The UNMC contingent at the 2019 Musculoskeletal Infection Society, from right to left: Nurse Practitioners Dan Cramer and Tiffany Kalin, Dr. Angela Hewlett (Orthopedic Infectious Diseases), Dr. Curtis Hartman (Orthopedic Surgery). Dr. Hewlett moderated a scientific abstract session and served as a panelist for a prosthetic joint infection clinical case presentation session.

Dr.
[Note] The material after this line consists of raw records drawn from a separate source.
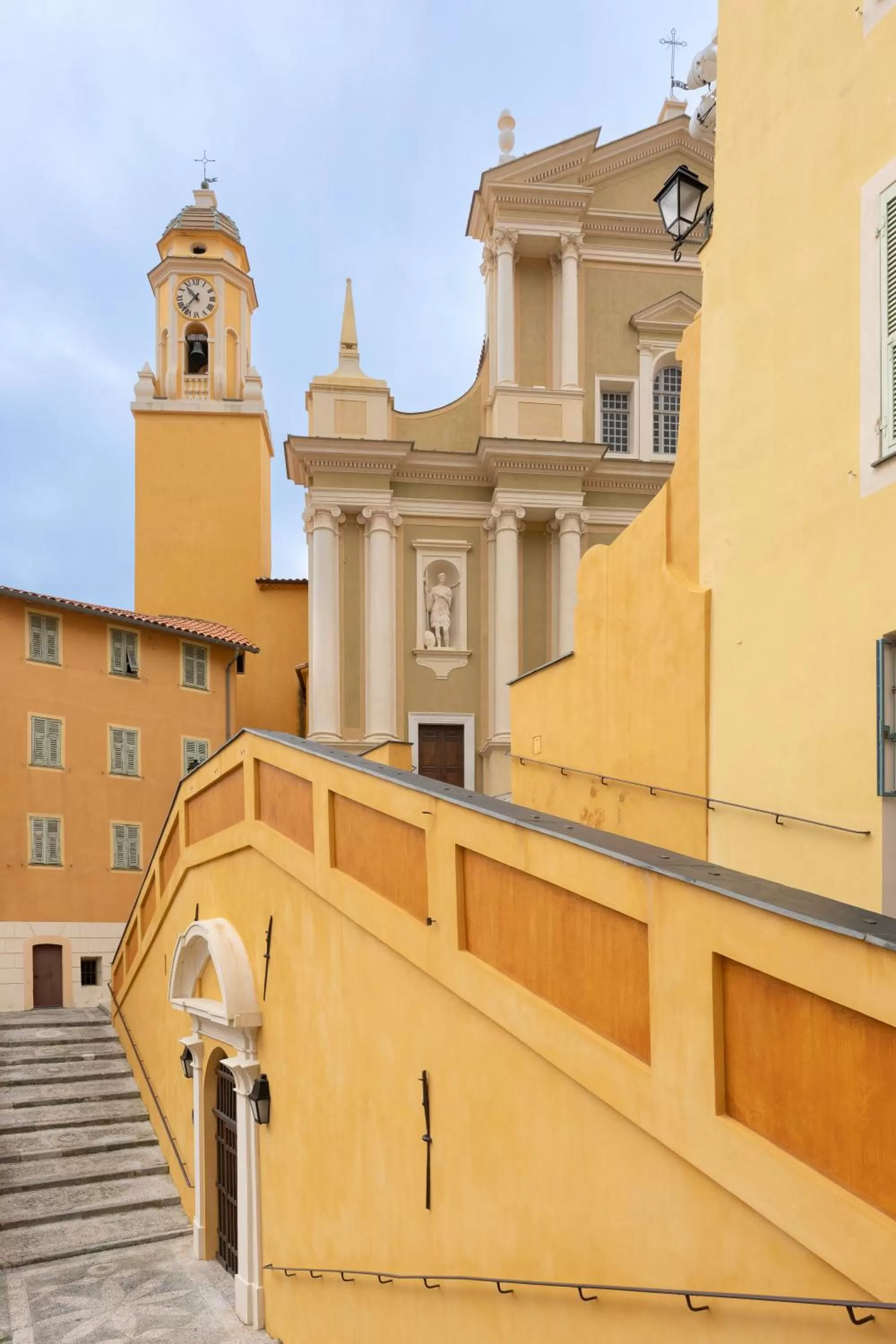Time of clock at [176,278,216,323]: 10:36
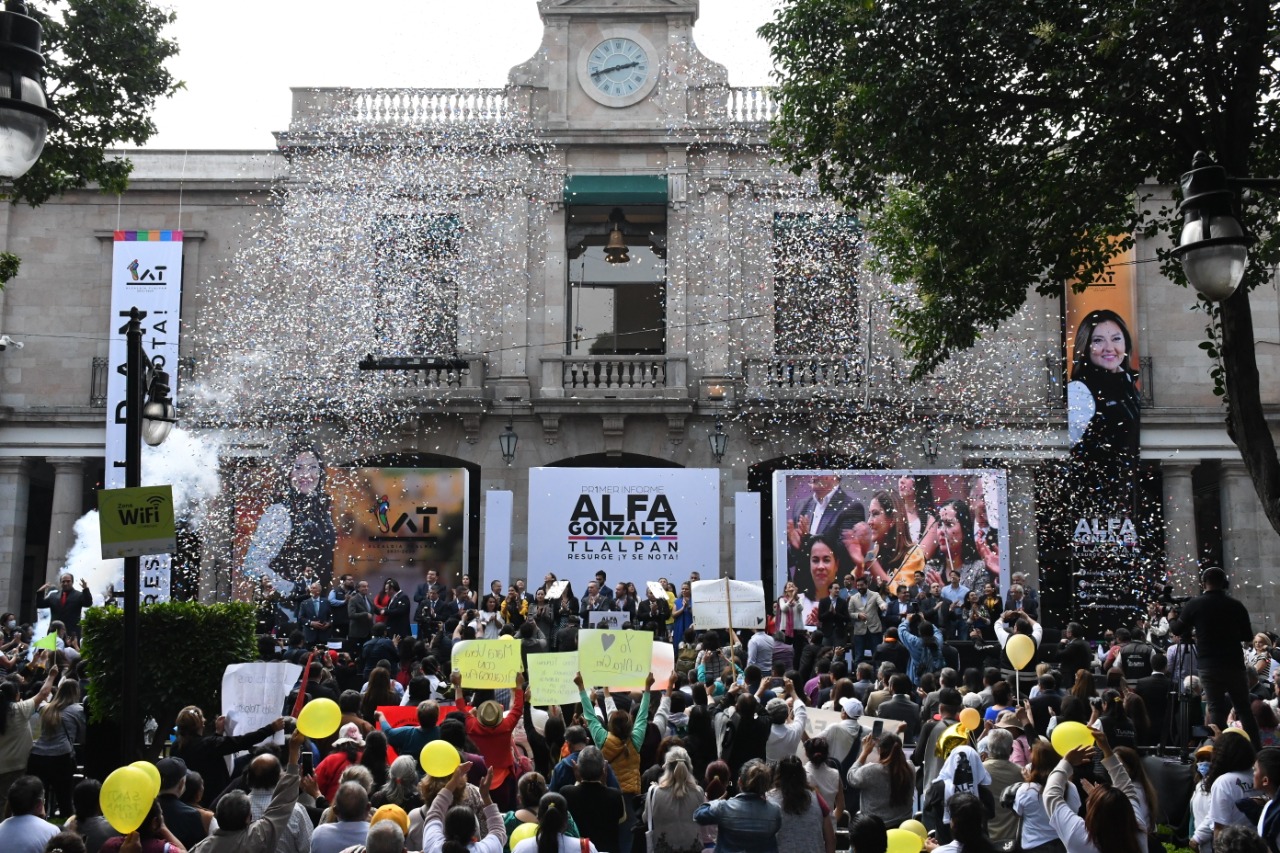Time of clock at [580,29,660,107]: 2:42
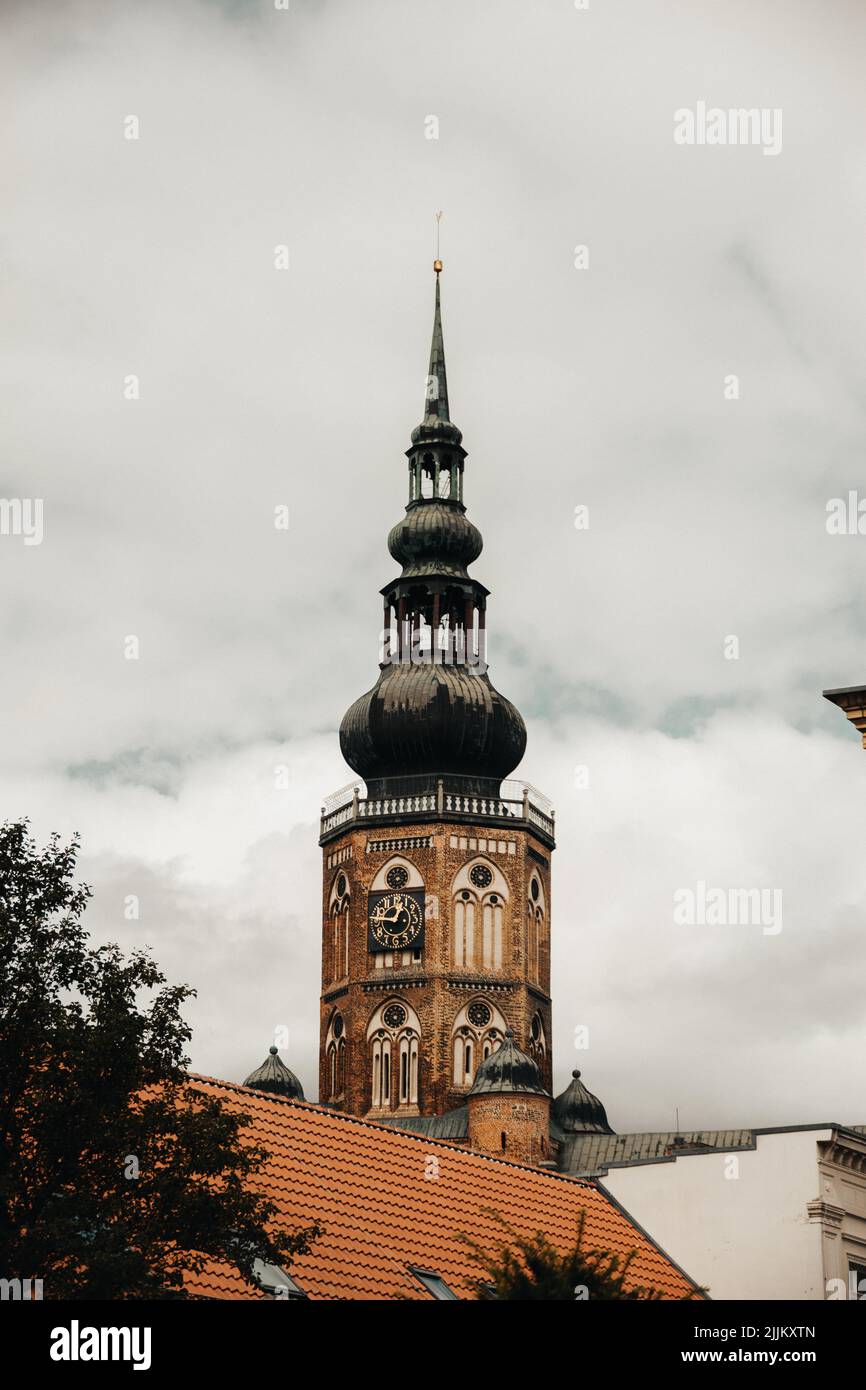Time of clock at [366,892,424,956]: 12:46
Angela Hewlett spends her time at UNMC not only studying Ebola but also working to prevent and manage musculoskeletal infections.  In addition to publishing this year’s update on “What’s New in Musculoskeletal Infection,” she collaborated with orthopedic surgeons, trauma surgeons, and emergency physicians to design and implement a new order set in the UNMC electronic medical record system to streamline antibiotic initiation in the setting of fractures.  Previously, physicians would have to build an antibiotic regimen for each of their patients, frequently resulting in ID consultation to determine the appropriate medication and dose.  By constructing an order set in the EMR, the authors hypothesized that providing clear and easily accessible instructions would lead to faster initiation of appropriate antibiotics in the emergency department.

The order set contains guidelines for fracture classification and recommended antibiotic strategies based on contamination, patient allergies and condition, and bacterial colonization. There are also direct links for providers to request an ID consult.

The results of their performance improvement project, published in the Journal of the American Academy of Orthopaedic Surgeons, were powerful.  Patients whose physicians used the new order set were evaluated sooner and received antibiotics faster compared to those whose physicians did not use the order set.  The order set has been rolled out at all UNMC/Nebraska Medicine sites and is available in the supplemental resources in their paper.